Polizei tappte im Dunkeln

„Er hat sich nur für Autos interessiert. Der einzige Moment, wo er sich sicher gefühlt hat, war, wenn er am Steuer in einem dicken Auto gesessen ist“, sagte Lukas Hruby (Kanzlei Arbacher-Stöger & Thaler), der Verteidiger des 18-Jährigen. Sein Mandant sei „ein Autonarr“. Daher sei er, obwohl bereits wegen Diebstahls von zahlreichen Luxus-Autos einschlägig vorbestraft, neuerlich straffällig geworden.

„Ich bekenne mich hundertprozentig schuldig“, legte der beschäftigungslose 18-Jährige vor einem Schöffensenat ein umfassendes Geständnis ab und belastete seine vier Mitangeklagten. Er hatte auf Internet-Plattformen gezielt nach verlockenden Autos gesucht, die zum Kauf angeboten wurden. Nachdem er die Adressen mit den Standorten herausgefunden hatte, drang er mit seinen Mittätern in unterschiedlicher Zusammensetzung in die Garagen, Werkstätten und Firmengelände ein, suchte die Objekte seiner Begierde und brach diese gekonnt auf. Mit zuvor gestohlenen Nummerntafeln, die man schnell austauschte, fuhr die Jugendbande dann die entwendeten Autos in öffentliche Parkhäuser und stellte diese dort erst einmal ab. Als gesichert war, dass die Polizei ihnen nicht auf der Spur war, verleibten sie das jeweilige Beutestück ihrem Fuhrpark ein.

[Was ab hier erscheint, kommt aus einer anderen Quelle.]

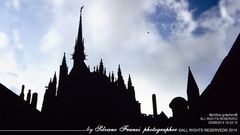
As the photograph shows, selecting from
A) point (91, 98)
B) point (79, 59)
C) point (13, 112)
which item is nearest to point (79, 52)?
point (79, 59)

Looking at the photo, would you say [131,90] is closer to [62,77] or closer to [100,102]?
[100,102]

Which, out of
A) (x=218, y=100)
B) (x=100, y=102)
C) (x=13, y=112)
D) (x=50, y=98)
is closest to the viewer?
(x=218, y=100)

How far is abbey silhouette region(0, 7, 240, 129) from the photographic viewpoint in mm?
5727

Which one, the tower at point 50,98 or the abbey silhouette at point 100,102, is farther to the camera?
the tower at point 50,98

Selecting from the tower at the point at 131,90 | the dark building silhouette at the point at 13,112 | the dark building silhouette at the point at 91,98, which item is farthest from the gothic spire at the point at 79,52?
the dark building silhouette at the point at 13,112

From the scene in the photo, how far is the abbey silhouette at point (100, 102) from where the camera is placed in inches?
225

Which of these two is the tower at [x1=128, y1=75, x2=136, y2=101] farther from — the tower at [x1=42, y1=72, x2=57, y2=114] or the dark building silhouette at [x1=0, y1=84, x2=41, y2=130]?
the dark building silhouette at [x1=0, y1=84, x2=41, y2=130]

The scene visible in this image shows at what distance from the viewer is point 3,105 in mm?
12609

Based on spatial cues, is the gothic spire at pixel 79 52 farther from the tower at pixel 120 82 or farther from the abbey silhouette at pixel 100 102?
the tower at pixel 120 82

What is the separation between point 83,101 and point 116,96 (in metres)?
5.40

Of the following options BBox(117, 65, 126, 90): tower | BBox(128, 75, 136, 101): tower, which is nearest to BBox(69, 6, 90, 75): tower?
BBox(117, 65, 126, 90): tower

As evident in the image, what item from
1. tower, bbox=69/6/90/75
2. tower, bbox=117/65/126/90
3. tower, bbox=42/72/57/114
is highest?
tower, bbox=69/6/90/75

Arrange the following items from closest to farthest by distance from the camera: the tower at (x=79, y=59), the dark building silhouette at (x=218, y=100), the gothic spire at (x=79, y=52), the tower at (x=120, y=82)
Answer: the dark building silhouette at (x=218, y=100), the tower at (x=120, y=82), the tower at (x=79, y=59), the gothic spire at (x=79, y=52)

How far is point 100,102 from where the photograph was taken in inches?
1284
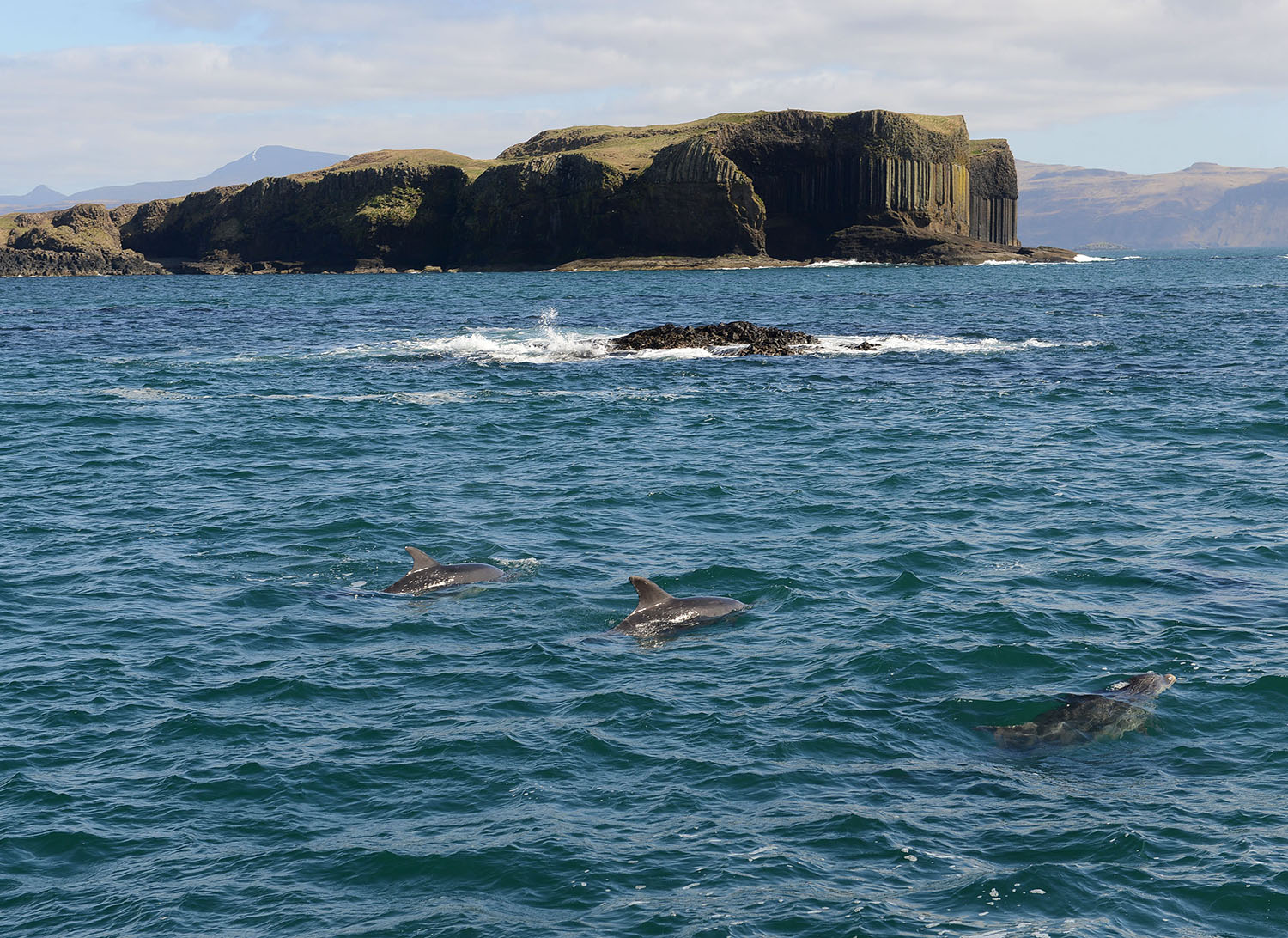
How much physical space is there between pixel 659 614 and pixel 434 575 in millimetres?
4047

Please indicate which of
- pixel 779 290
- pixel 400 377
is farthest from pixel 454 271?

Der Hauptangeklagte fuhr mit Vorliebe einen Audi S6, ein anderer 18-Jähriger bevorzugte dagegen einen Porsche 911 Carrera. Entwendet wurden weiters ein Mercedes 350S und mehrere Sportwagen-Modelle der Marke BMW. „Wir haben gern Rundfahrten gemacht“, schilderte der Hauptangeklagte freimütig. Wie viele Autos die Bande - die Anklage lautete auf gewerbsmäßigen schweren Einbruchsdiebstahl im Rahmen einer kriminellen Vereinigung - in verschiedenen Parkhäusern für Ausfahrten bereitgehalten wurde, wusste der 18-Jährige in seiner Einvernahme nicht mehr. Er habe den Überblick verloren, räumte er ein. Auch die Frage nach der Anzahl der gestohlenen Nummerntafeln konnte er nicht beantworten: „Ich kann mich nicht erinnern. Es waren zu viele.“ Die Antwort auf die Frage, auf welche Marken er aus gewesen sei, kam dagegen wie aus der Pistole geschossen: „Wir wollten nie einen Skoda.“

Auf Social Media damit geprahlt

Lange konnte sich die mittelklasseablehnende Bande am erbeuteten Porsche 911 Carrera nicht erfreuen. Er wurde zu Schrott gefahren, was der Hauptangeklagte wie folgt schilderte: „Ich hab‘ ihm (dem gleichaltrigen Lenker, Anm.) gesagt, er soll nicht so viel Gas geben. Weil es nass ist und Sommerreifen oben waren.“ Sein Freund habe seinen Rat nicht beherzigt: „Er ist mit dem Porsche gegen die Wand gefahren.“ Bei dem Unfall - der Wagen war ins Schleudern geraten - gab es zum Glück keine Verletzten. Den Porsche mussten die Jugendlichen allerdings abschreiben.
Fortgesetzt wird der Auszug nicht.